ロキ・バレッド

「はぁ……どうして僕まで怒られるんだよ」


 枕に顔を埋めながら、ロキは愚痴る。

 ザラスが『決闘』騒動を起こしてしまったその日、ロキとザラスはそのまま屋敷へと戻り、ことの顛末を当主である父親に報告した。

 案の定、ザラスは『決闘』の件で怒られることになった。


『決闘』というのは安易に起こしてはならない。

 というのも、いくら穏便に解決させるとはいえ負けた方に遺恨が残る可能性があるからだ。

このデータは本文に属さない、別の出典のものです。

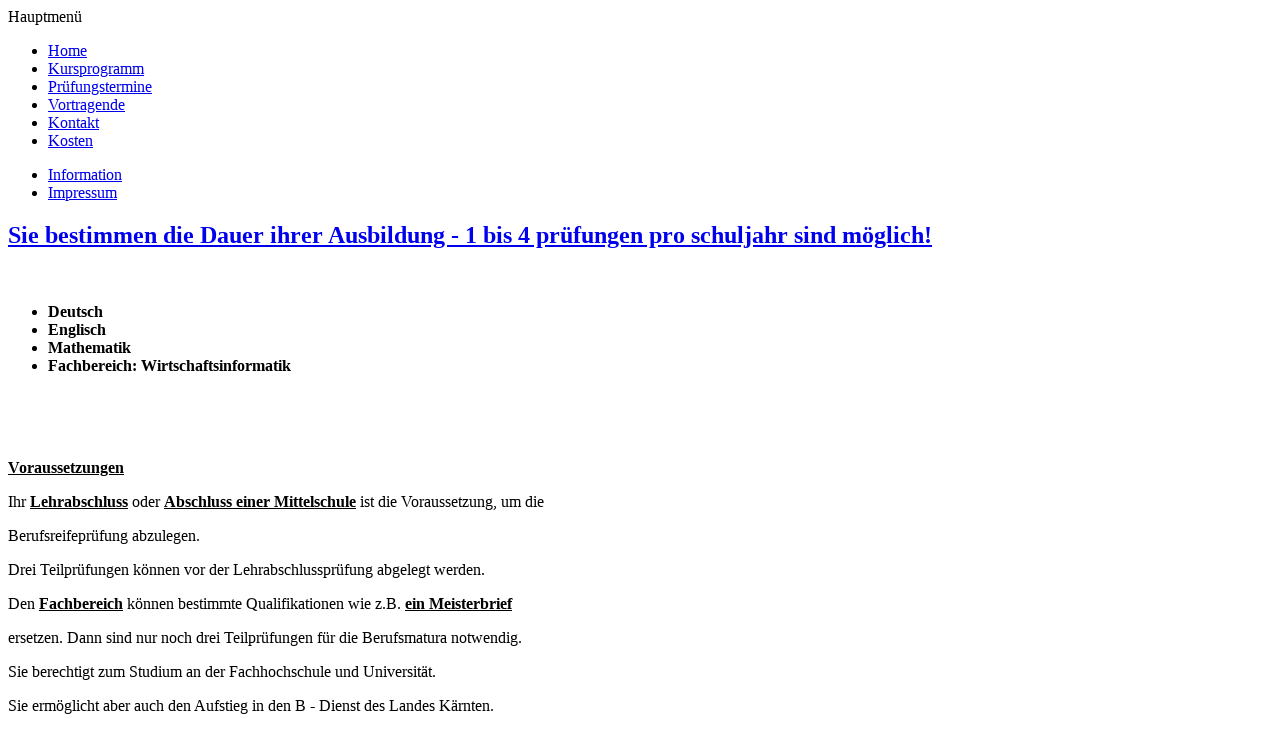

--- FILE ---
content_type: text/html; charset=utf-8
request_url: http://www.berufscollege.at/index.php?option=com_content&view=article&id=3:brp&catid=2&Itemid=108
body_size: 1913
content:
<!DOCTYPE html PUBLIC "-//W3C//DTD XHTML 1.0 Transitional//EN" "http://www.w3.org/TR/xhtml1/DTD/xhtml1-transitional.dtd">
<html xmlns="http://www.w3.org/1999/xhtml" xml:lang="de-de" lang="de-de" >
 <head>
  <meta http-equiv="X-UA-Compatible" content="IE=EmulateIE7" />
  <meta http-equiv="content-type" content="text/html; charset=utf-8" />
  <meta name="keywords" content="Matura, Berufsreifeprüfung, Weiterbildung, Fortbildung" />
  <meta name="description" content="Berufsreifeprüfung in vier Semestern" />
  <meta name="generator" content="Joomla! - Open Source Content Management" />
  <title>Sie bestimmen die Dauer ihrer Ausbildung - 1 bis 4 prüfungen pro schuljahr sind möglich!</title>
  <script src="/media/system/js/mootools-core.js" type="text/javascript"></script>
  <script src="/media/system/js/core.js" type="text/javascript"></script>
  <script src="/media/system/js/caption.js" type="text/javascript"></script>
  <script type="text/javascript">
window.addEvent('load', function() {
				new JCaption('img.caption');
			});
  </script>

  <link rel="stylesheet" href="/templates/system/css/system.css" type="text/css" />
  <link rel="stylesheet" href="/templates/system/css/general.css" type="text/css" />

  <link rel="stylesheet" type="text/css" href="/templates/berufscollege1/css/template.css" />
  <!--[if IE 6]><link rel="stylesheet" href="/templates/berufscollege1/css/template.ie6.css" type="text/css" media="screen" /><![endif]-->
  <!--[if IE 7]><link rel="stylesheet" href="/templates/berufscollege1/css/template.ie7.css" type="text/css" media="screen" /><![endif]-->
  <script type="text/javascript" src="/templates/berufscollege1/script.js"></script>
</head>
<body>
<div id="art-page-background-simple-gradient">
</div>
<div id="art-page-background-glare">
    <div id="art-page-background-glare-image"></div>
</div>
<div id="art-main">
<div class="art-Sheet">
    <div class="art-Sheet-tl"></div>
    <div class="art-Sheet-tr"></div>
    <div class="art-Sheet-bl"></div>
    <div class="art-Sheet-br"></div>
    <div class="art-Sheet-tc"></div>
    <div class="art-Sheet-bc"></div>
    <div class="art-Sheet-cl"></div>
    <div class="art-Sheet-cr"></div>
    <div class="art-Sheet-cc"></div>
    <div class="art-Sheet-body">

<div class="art-Header">
    <div class="art-Header-jpeg"></div>

</div>

<div class="art-contentLayout">
<div class="art-sidebar1"><div class="art-Block">
		    <div class="art-Block-tl"></div>
		    <div class="art-Block-tr"></div>
		    <div class="art-Block-bl"></div>
		    <div class="art-Block-br"></div>
		    <div class="art-Block-tc"></div>
		    <div class="art-Block-bc"></div>
		    <div class="art-Block-cl"></div>
		    <div class="art-Block-cr"></div>
		    <div class="art-Block-cc"></div>
		    <div class="art-Block-body">
		
		<div class="art-BlockHeader">
		    <div class="l"></div>
		    <div class="r"></div>
		    <div class="art-header-tag-icon">
		        <div class="t">
		Hauptmenü</div>
		    </div>
		</div>
				<div class="art-BlockContent">
		    <div class="art-BlockContent-body">
		
		
<ul class="menu">
<li class="item-101"><a href="/index.php?option=com_content&amp;view=featured&amp;Itemid=101" >Home</a></li><li class="item-108 current active"><a href="/index.php?option=com_content&amp;view=category&amp;layout=blog&amp;id=2&amp;Itemid=108" >Kursprogramm</a></li><li class="item-109"><a href="/index.php?option=com_content&amp;view=article&amp;id=11&amp;Itemid=109" >Prüfungstermine</a></li><li class="item-114"><a href="/index.php?option=com_content&amp;view=article&amp;id=8&amp;Itemid=114" >Vortragende</a></li><li class="item-117"><a href="/index.php?option=com_content&amp;view=article&amp;id=13&amp;Itemid=117" >Kontakt</a></li><li class="item-120"><a href="/index.php?option=com_content&amp;view=article&amp;id=16&amp;Itemid=120" >Kosten</a></li></ul>

				<div class="cleared"></div>
		    </div>
		</div>
		
		
				<div class="cleared"></div>
		    </div>
		</div>
		
<div class="art-Block">
		    <div class="art-Block-tl"></div>
		    <div class="art-Block-tr"></div>
		    <div class="art-Block-bl"></div>
		    <div class="art-Block-br"></div>
		    <div class="art-Block-tc"></div>
		    <div class="art-Block-bc"></div>
		    <div class="art-Block-cl"></div>
		    <div class="art-Block-cr"></div>
		    <div class="art-Block-cc"></div>
		    <div class="art-Block-body">
		
				<div class="art-BlockContent">
		    <div class="art-BlockContent-body">
		
		
<ul class="menu">
<li class="item-115"><a href="/index.php?option=com_content&amp;view=article&amp;id=10&amp;Itemid=115" >Information</a></li><li class="item-111"><a href="/index.php?option=com_content&amp;view=article&amp;id=7&amp;Itemid=111" >Impressum</a></li></ul>

				<div class="cleared"></div>
		    </div>
		</div>
		
		
				<div class="cleared"></div>
		    </div>
		</div>
		
</div>
<div class="art-content">

<div class="art-Post">
		    <div class="art-Post-body">
		<div class="art-Post-inner">
		
				<div class="art-PostContent">
		
		<div class="item-page">

	<h2>
			<a href="/index.php?option=com_content&amp;view=article&amp;id=3:brp&amp;catid=2:kursprogramm&amp;Itemid=108">
		Sie bestimmen die Dauer ihrer Ausbildung - 1 bis 4 prüfungen pro schuljahr sind möglich!</a>
		</h2>








<p><strong>                                            </strong></p>
<ul>
<li><strong>Deutsch</strong></li>
<li><strong>Englisch                          </strong></li>
<li><strong>Mathematik</strong></li>
<li><strong>Fachbereich: Wirtschaftsinformatik</strong></li>
</ul>
<p>                                                                                    </p>
<p> </p>
 
<p><strong><span style="text-decoration: underline;">Voraussetzungen</span></strong></p>
<p>Ihr <strong><span style="text-decoration: underline;">Lehrabschluss</span></strong> oder <span style="text-decoration: underline;"><strong>Abschluss einer Mittelschule</strong></span> ist die Voraussetzung, um die</p>
<p>Berufsreifeprüfung abzulegen.</p>
<p>Drei Teilprüfungen können vor der Lehrabschlussprüfung abgelegt werden.</p>
<p>Den <strong><span style="text-decoration: underline;">Fachbereich</span></strong> können bestimmte Qualifikationen wie z.B. <strong><span style="text-decoration: underline;">ein Meisterbrief</span></strong></p>
<p>ersetzen. Dann sind nur noch drei Teilprüfungen für die Berufsmatura notwendig.</p>
<p>Sie berechtigt zum Studium an der Fachhochschule und Universität.</p>
<p>Sie ermöglicht aber auch den Aufstieg in den B - Dienst des Landes Kärnten.</p>
<p> </p>
	
</div>

		</div>
		<div class="cleared"></div>
		
		
		</div>
		
				<div class="cleared"></div>
		    </div>
		</div>
		


</div>

</div>
<div class="cleared"></div>


<div class="art-Footer">
 <div class="art-Footer-inner">
    <div class="art-Footer-text">
  <p>Copyright &copy; 2009 ---.<br />
All Rights Reserved.</p>

    </div>
 </div>
 <div class="art-Footer-background"></div>
</div>

		<div class="cleared"></div>
    </div>
</div>
<div class="cleared"></div>
<p class="art-page-footer"><a href="http://www.artisteer.com/?p=joomla_templates">Joomla template</a> created with Artisteer.</p>
</div>

</body> 
</html>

 仮に爵位の低い家が相手であったとしても、普通は無意に関係を悪化させたくはない。


 にもかかわらず、たった一つの癇癪で『決闘』を起してしまったのだ。

 怒られないわけもなし。唯一予想外だったのが、監督不行き届きでロキも一緒に起こられてしまったことだろう。


「兄さんはまったく反省してなさそうだしさぁ」


 ロキはちらりと部屋の中央に置かれてあるテーブルの方を向く。

 そこには上機嫌でワインを煽るザラスの姿があった。

 肉という肉を詰め込んだ肥満な体型を全て預けるような形で椅子に腰を下ろす。

 自分の部屋の椅子が壊れてしまわないか心配であった。


「兄さん……反省してよ? っていうか、今度謝罪にちゃんと行くからね? 来てよ? ねぇ、ちゃんと来てよ?」

「むっ? どうしてこの俺が反省などしないといけないでしか? 悪いのはあの平民のでし! 謝罪に行く必要もないでし!」

「はぁ……」


 兄のザラスの態度にため息を吐いてしまうロキ。

 サクやソフィアが思ったように、ロキはかなりの苦労人みたいだ。


(これは、謝罪は僕一人で行かなきゃいけないだろうな)


 せめて、カルラという令嬢が負けたとしても酷い扱いは受けないように。

 それは自分の方でしっかりとしなければと、ロキは考える。


「それにしても、珍しいでしね」

「え? 何が珍しいって?」


 ワイングラスを置き、程よくとろんだ目でザラスがロキを見る。


「お前、あまり秤位遊戯ノブレシラーには参加してなかったでし」

「…………」

「いくら頭がいいって言っていても、お前は自分から秤位遊戯ノブレシラーに参加する人間とは思わなかったでしから、今回は少し意外でし」


 ロキはゆっくりと体を起こす。

 何を言っているのか、と。肩を竦めながら。


「いや、別に意外でもなんでもないと思うよ?」

「そうでしか?」

「うん、だって―――」


 そして、兄に向けて笑みを浮かべた。

 その笑みは、酷く獰猛であった。



「あの『才女』と『才女』を下した執事と戦えるんだよ? そりゃ、参加したくなっちゃうよね」



 ザラスの背中に冷や汗が伝う。

 先程まで程よく温まっていた体が急激に冷え、回っていた酔いが抜けていった。


「……そうでしね、お前はそういうやつでし」

「向こうには悪いけどね。せっかくの機会なんだ、僕は僕なりに楽しませてもらうよ」

「だったら、今までも楽しめばよかったでし。どうしてお前はいつも───」

「だって、じゃん」


 そう言い終わると、ロキは立ち上がり部屋の扉まで歩いて行く。

 先程の獰猛な笑みはすでに消え、爽やかな青年に相応しい笑みを浮かべている。


「それじゃ、僕は謝罪の準備とか秤位遊戯ノブレシラーのゲームでも考えてくるから……兄さんも、ちゃんとパーティーの準備だけはしておいてね」

「分かっているでし、口うるさく言わなくてもやるでし」


 その言葉を聞き、ロキは扉を閉めて部屋の外へ出て行った。

 室内に残されたのはザラス一人、使用人を呼べば話し相手にはなれるだろうが、ザラスにはそんな気分は起きなかった。


 ほろよい感覚はもうない。

 ザラスは抜けてしまった高揚感を取り戻すかのようにグラスにもう一度ワインを注ぐ。


「まぁ、あいつなら負けるわけもないでし」


 それは誰に言い聞かせる言葉か。

 ザラスはポツリと呟く。


「父上や母上は分かっていないかもしれないでしが、俺には分かるでし……あいつは間違いなく『天才』でし」


 驕った態度を見せるザラスが、珍しくもその顔を悔しさで滲ませる。



「あいつが社交界……秤位遊戯ノブレシラーに参加していたのであれば、きっと名は広がっていたでしね」



 ザラスはもう一度、ワインを煽った。